■ **Your task**
When you transcribe the records that follow, reproduce each line exactly as given.

■ **Data to process**
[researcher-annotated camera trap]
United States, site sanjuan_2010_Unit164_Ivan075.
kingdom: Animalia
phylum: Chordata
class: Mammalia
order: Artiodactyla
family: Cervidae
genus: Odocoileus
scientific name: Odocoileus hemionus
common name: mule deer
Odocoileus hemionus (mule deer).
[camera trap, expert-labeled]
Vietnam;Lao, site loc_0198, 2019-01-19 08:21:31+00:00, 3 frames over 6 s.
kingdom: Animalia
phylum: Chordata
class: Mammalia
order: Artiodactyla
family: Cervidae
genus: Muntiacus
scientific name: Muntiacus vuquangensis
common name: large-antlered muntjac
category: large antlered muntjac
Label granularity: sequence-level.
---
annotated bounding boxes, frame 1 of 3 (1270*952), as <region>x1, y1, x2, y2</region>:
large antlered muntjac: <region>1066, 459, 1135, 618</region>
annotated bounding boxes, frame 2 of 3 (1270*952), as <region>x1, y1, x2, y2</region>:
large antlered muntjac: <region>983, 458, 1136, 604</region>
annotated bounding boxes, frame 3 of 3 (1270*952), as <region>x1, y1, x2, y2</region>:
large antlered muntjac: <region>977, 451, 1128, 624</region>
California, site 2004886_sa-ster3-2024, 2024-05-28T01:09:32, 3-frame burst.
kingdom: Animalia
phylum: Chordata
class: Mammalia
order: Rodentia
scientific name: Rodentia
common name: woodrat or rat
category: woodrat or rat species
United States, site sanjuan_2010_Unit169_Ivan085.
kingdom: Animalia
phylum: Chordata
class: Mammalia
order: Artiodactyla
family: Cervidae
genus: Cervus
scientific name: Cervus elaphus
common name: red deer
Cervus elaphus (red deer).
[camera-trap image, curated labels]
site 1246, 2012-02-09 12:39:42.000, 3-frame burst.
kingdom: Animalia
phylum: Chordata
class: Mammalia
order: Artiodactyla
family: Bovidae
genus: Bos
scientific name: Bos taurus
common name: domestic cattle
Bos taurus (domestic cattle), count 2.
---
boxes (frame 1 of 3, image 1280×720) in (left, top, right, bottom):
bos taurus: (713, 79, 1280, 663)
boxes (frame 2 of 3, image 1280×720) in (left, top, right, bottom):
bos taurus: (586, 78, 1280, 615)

■ **Solution below**
[researcher-annotated camera trap]
United States, site sanjuan_2010_Unit164_Ivan075.
kingdom: Animalia
phylum: Chordata
class: Mammalia
order: Artiodactyla
family: Cervidae
genus: Odocoileus
scientific name: Odocoileus hemionus
common name: mule deer
Odocoileus hemionus (mule deer).
[camera trap, expert-labeled]
Vietnam;Lao, site loc_0198, 2019-01-19 08:21:31+00:00, 3 frames over 6 s.
kingdom: Animalia
phylum: Chordata
class: Mammalia
order: Artiodactyla
family: Cervidae
genus: Muntiacus
scientific name: Muntiacus vuquangensis
common name: large-antlered muntjac
category: large antlered muntjac
Label granularity: sequence-level.
---
annotated bounding boxes, frame 1 of 3 (1270*952), as <region>x1, y1, x2, y2</region>:
large antlered muntjac: <region>1066, 459, 1135, 618</region>
annotated bounding boxes, frame 2 of 3 (1270*952), as <region>x1, y1, x2, y2</region>:
large antlered muntjac: <region>983, 458, 1136, 604</region>
annotated bounding boxes, frame 3 of 3 (1270*952), as <region>x1, y1, x2, y2</region>:
large antlered muntjac: <region>977, 451, 1128, 624</region>
California, site 2004886_sa-ster3-2024, 2024-05-28T01:09:32, 3-frame burst.
kingdom: Animalia
phylum: Chordata
class: Mammalia
order: Rodentia
scientific name: Rodentia
common name: woodrat or rat
category: woodrat or rat species
United States, site sanjuan_2010_Unit169_Ivan085.
kingdom: Animalia
phylum: Chordata
class: Mammalia
order: Artiodactyla
family: Cervidae
genus: Cervus
scientific name: Cervus elaphus
common name: red deer
Cervus elaphus (red deer).
[camera-trap image, curated labels]
site 1246, 2012-02-09 12:39:42.000, 3-frame burst.
kingdom: Animalia
phylum: Chordata
class: Mammalia
order: Artiodactyla
family: Bovidae
genus: Bos
scientific name: Bos taurus
common name: domestic cattle
Bos taurus (domestic cattle), count 2.
---
boxes (frame 1 of 3, image 1280×720) in (left, top, right, bottom):
bos taurus: (713, 79, 1280, 663)
boxes (frame 2 of 3, image 1280×720) in (left, top, right, bottom):
bos taurus: (586, 78, 1280, 615)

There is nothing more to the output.